Exercise directions:
Print only the line with "Strictly in terms" and the lines after it, ending with the last line of the material, each exactly as it stands.

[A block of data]
• • •
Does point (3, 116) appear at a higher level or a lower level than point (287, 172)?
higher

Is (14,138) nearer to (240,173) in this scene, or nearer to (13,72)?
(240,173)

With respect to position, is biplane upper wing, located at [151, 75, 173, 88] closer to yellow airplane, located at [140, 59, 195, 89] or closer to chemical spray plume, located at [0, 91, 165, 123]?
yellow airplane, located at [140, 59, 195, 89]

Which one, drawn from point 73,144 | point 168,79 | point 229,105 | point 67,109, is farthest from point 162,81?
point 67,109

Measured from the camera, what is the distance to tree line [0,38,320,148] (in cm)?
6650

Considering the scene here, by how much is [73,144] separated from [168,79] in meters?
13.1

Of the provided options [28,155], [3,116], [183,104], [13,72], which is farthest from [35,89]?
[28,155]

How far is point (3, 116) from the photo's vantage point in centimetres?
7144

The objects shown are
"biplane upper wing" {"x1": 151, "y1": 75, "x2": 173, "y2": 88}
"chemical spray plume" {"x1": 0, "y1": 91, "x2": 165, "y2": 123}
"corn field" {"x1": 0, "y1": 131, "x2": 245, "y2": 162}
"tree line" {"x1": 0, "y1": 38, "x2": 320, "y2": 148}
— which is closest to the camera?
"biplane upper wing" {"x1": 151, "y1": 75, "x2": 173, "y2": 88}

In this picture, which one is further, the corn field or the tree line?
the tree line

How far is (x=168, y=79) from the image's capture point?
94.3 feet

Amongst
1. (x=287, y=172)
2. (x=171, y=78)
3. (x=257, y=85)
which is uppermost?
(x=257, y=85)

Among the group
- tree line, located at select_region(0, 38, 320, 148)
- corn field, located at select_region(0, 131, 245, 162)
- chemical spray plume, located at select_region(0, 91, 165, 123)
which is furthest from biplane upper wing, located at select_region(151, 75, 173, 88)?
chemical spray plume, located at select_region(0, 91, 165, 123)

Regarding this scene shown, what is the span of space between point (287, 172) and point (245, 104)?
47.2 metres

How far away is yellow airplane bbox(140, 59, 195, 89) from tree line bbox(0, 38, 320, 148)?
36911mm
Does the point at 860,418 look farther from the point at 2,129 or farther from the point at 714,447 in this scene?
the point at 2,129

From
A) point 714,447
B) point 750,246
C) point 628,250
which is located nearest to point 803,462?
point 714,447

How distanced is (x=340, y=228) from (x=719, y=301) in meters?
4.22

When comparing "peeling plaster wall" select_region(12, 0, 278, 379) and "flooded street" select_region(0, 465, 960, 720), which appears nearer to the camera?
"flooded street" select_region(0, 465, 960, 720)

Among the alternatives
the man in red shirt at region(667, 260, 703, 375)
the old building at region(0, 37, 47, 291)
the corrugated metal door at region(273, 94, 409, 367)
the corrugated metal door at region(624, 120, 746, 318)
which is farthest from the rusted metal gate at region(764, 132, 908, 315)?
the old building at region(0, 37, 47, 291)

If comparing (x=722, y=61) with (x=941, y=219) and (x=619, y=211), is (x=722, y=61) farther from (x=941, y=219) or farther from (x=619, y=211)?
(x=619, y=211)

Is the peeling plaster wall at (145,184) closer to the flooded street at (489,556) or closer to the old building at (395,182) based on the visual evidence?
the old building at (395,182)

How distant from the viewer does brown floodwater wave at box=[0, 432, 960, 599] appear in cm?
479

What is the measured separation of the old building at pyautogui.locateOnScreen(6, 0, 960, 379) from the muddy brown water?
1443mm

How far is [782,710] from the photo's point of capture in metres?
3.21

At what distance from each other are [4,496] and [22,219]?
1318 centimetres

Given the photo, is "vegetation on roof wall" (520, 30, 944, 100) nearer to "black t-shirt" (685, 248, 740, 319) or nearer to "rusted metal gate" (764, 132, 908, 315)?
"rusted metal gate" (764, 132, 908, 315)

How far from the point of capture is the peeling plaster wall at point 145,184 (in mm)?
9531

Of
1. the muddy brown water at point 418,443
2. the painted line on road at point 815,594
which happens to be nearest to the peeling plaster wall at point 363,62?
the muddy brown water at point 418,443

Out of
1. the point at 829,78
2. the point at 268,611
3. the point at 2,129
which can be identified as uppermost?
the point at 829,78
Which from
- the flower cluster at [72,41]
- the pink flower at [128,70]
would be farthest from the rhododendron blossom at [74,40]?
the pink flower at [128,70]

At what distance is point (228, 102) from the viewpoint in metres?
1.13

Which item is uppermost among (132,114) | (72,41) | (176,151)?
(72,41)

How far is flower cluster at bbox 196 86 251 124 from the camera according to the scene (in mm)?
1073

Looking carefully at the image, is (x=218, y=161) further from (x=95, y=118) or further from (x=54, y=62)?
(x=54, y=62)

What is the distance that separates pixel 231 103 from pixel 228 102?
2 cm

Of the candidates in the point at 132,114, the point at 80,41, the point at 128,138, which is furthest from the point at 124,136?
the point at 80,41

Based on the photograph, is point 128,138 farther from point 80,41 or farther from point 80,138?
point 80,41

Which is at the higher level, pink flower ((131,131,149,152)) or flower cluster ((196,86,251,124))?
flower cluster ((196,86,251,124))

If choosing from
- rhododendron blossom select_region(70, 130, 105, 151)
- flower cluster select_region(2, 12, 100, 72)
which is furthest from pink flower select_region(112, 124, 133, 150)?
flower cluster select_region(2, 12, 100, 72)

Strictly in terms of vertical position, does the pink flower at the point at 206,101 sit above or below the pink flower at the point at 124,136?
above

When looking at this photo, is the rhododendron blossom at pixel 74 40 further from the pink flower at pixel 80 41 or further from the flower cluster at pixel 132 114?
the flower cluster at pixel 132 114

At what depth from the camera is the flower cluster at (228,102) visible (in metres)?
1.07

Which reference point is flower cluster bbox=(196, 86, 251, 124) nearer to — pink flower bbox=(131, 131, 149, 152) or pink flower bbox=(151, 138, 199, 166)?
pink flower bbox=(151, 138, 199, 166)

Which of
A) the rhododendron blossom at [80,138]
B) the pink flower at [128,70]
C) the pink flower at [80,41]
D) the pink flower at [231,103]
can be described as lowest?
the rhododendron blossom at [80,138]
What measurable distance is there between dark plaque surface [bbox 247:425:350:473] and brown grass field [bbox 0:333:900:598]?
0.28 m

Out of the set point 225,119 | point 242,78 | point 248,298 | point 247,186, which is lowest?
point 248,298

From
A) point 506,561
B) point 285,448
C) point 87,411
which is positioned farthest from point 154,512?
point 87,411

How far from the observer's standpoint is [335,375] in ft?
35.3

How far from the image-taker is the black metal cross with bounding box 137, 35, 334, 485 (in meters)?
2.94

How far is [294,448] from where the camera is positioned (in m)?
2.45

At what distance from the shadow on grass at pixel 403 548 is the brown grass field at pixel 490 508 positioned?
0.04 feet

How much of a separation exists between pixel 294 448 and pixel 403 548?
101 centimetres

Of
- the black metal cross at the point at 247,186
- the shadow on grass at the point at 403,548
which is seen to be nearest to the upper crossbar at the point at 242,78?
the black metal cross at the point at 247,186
• • •
The reply:
Strictly in terms of vertical position, does the pink flower at the point at 206,101 sit above or below the pink flower at the point at 124,136?
above

When looking at this photo, is the rhododendron blossom at pixel 74 40 further from the pink flower at pixel 80 41 or further from the flower cluster at pixel 132 114?
the flower cluster at pixel 132 114

At what depth from the camera is the flower cluster at (228,102) visible (in metres)?
1.07

Which reference point is flower cluster bbox=(196, 86, 251, 124) nearer to — pink flower bbox=(131, 131, 149, 152) or pink flower bbox=(151, 138, 199, 166)?
pink flower bbox=(151, 138, 199, 166)

Which of
A) the rhododendron blossom at [80,138]
B) the pink flower at [128,70]
C) the pink flower at [80,41]
D) the pink flower at [231,103]
can be described as lowest?
the rhododendron blossom at [80,138]
What measurable distance is there between dark plaque surface [bbox 247:425:350:473] and brown grass field [bbox 0:333:900:598]?
0.28 m

Out of the set point 225,119 | point 242,78 | point 248,298 | point 247,186, which is lowest?
point 248,298

From
A) point 506,561
B) point 285,448
C) point 87,411
which is positioned farthest from point 154,512?
point 87,411

How far from the observer's standpoint is [335,375] in ft?
35.3

How far from the image-taker is the black metal cross with bounding box 137, 35, 334, 485 (in meters)?
2.94

How far is [294,448] from where the camera is positioned (in m)?
2.45

At what distance from the shadow on grass at pixel 403 548 is the brown grass field at pixel 490 508 positioned?
0.04 feet

How much of a separation exists between pixel 294 448 and pixel 403 548?
101 centimetres

Of
- the black metal cross at the point at 247,186
- the shadow on grass at the point at 403,548
which is seen to be nearest to the upper crossbar at the point at 242,78?
the black metal cross at the point at 247,186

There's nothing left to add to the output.